# [Exercise goal]
Give back the part of the passage on software estimates between "Corrective Actions: perform" and "class models, etc.", inclusive, with "prototypes" changed to "mockups".

# [Page extract]
Content starts

Corrective Actions: perform the needed processes, with the needed data, with the needed skills to generate realistic performance expectations, realistic cost and schedule estimates, adequate risk assessments and mitigation, and start to anticipate the technical issues with prototypes, experiments, reference class models, etc.
Don't Do Stupid Things On Purpose
4. I need an estimate because… I need one to prioritize my backlog
One of the most important and complex questions in software development is, “What should we work on next?” Although I believe that in order to prioritize we should take into consideration the size and effort of the tasks, I'm not convinced we really need estimates to do that. This statement may seem contradictory, but I’ll show you how I've been prioritizing without using estimates.

Content ends

Short web captions:

Content starts

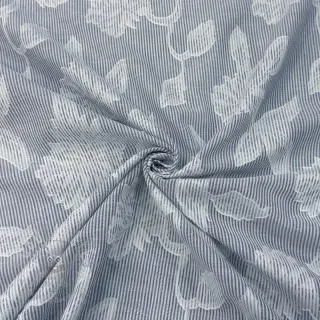 Pamuk YARN DYED Stripes JACQUARD Flowers navy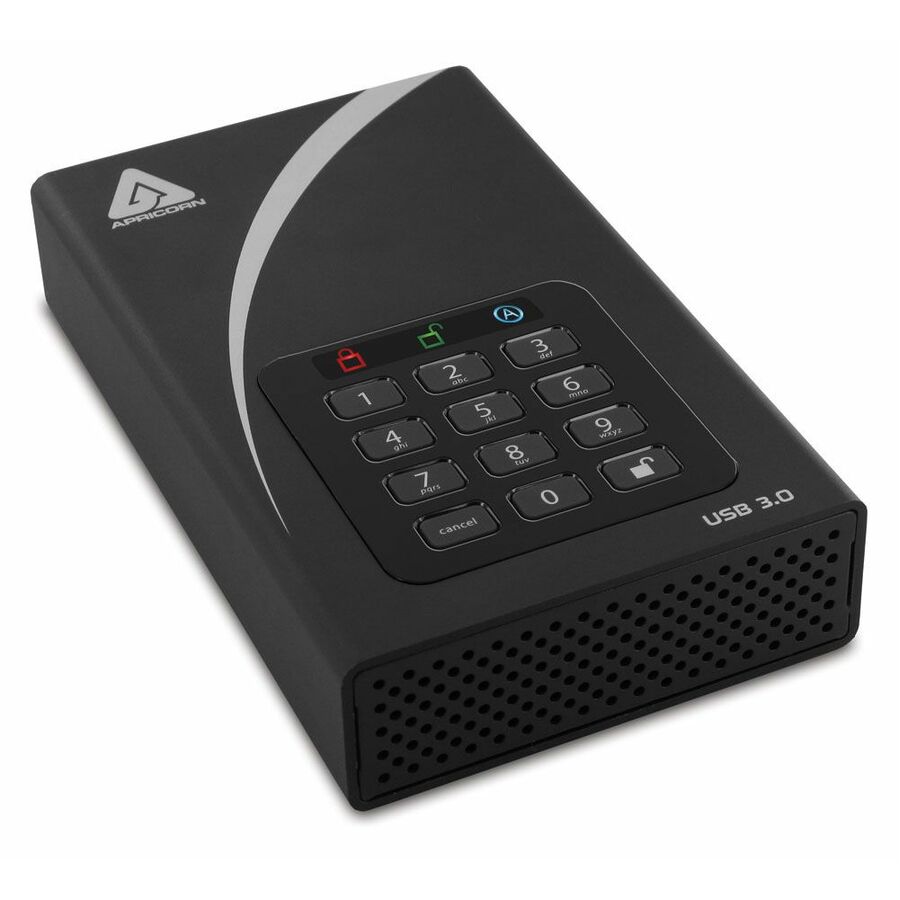 Apricorn Aegis Padlock DT ADT-3PL256-10TB 10 TB Desktop Hard Drive - External - TAA Compliant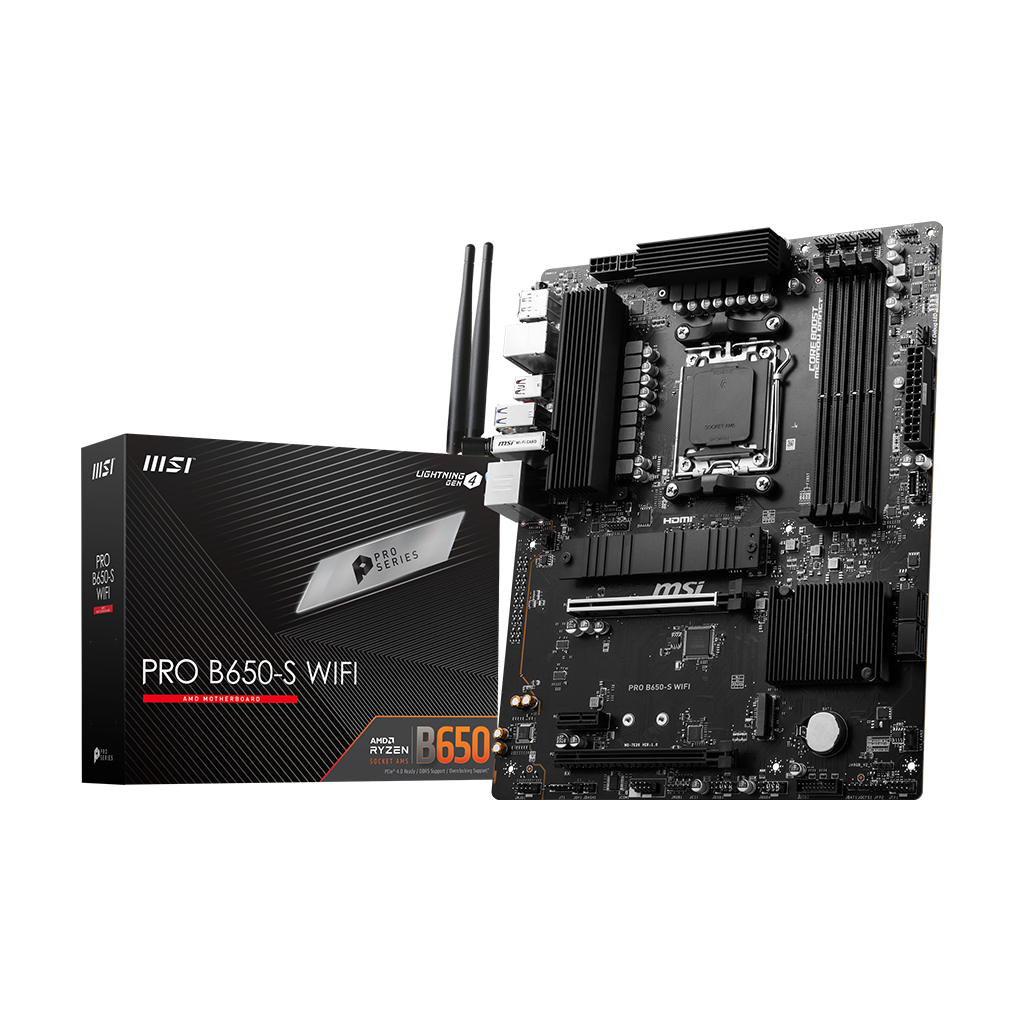 MSI PRO B650-S WIFI ATX MOTHERBOARD - MSI-US Official Store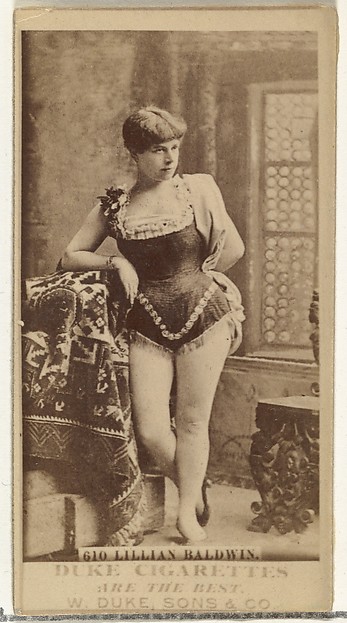 W. Duke, Sons & Co., Card Number 610, Lillian Baldwin, from the Actors and Actresses series (N145-7) issued by Duke Sons & Co. to promote Duke Cigarettes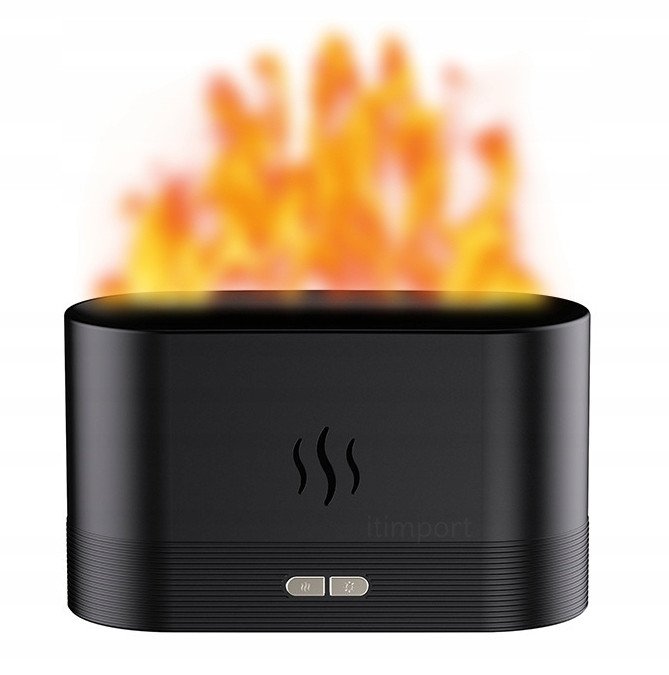 NAWILŻACZ POWIETRZA Dyfuzor OGIEŃ KOMINEK LED 30m2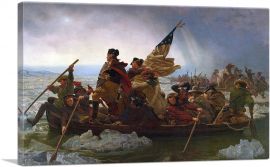 Washington Crossing The Delaware 1851-1-Panel-40x26x1.5 Thick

Content ends

# [Response to this exercise]
Corrective Actions: perform the needed processes, with the needed data, with the needed skills to generate realistic performance expectations, realistic cost and schedule estimates, adequate risk assessments and mitigation, and start to anticipate the technical issues with mockups, experiments, reference class models, etc.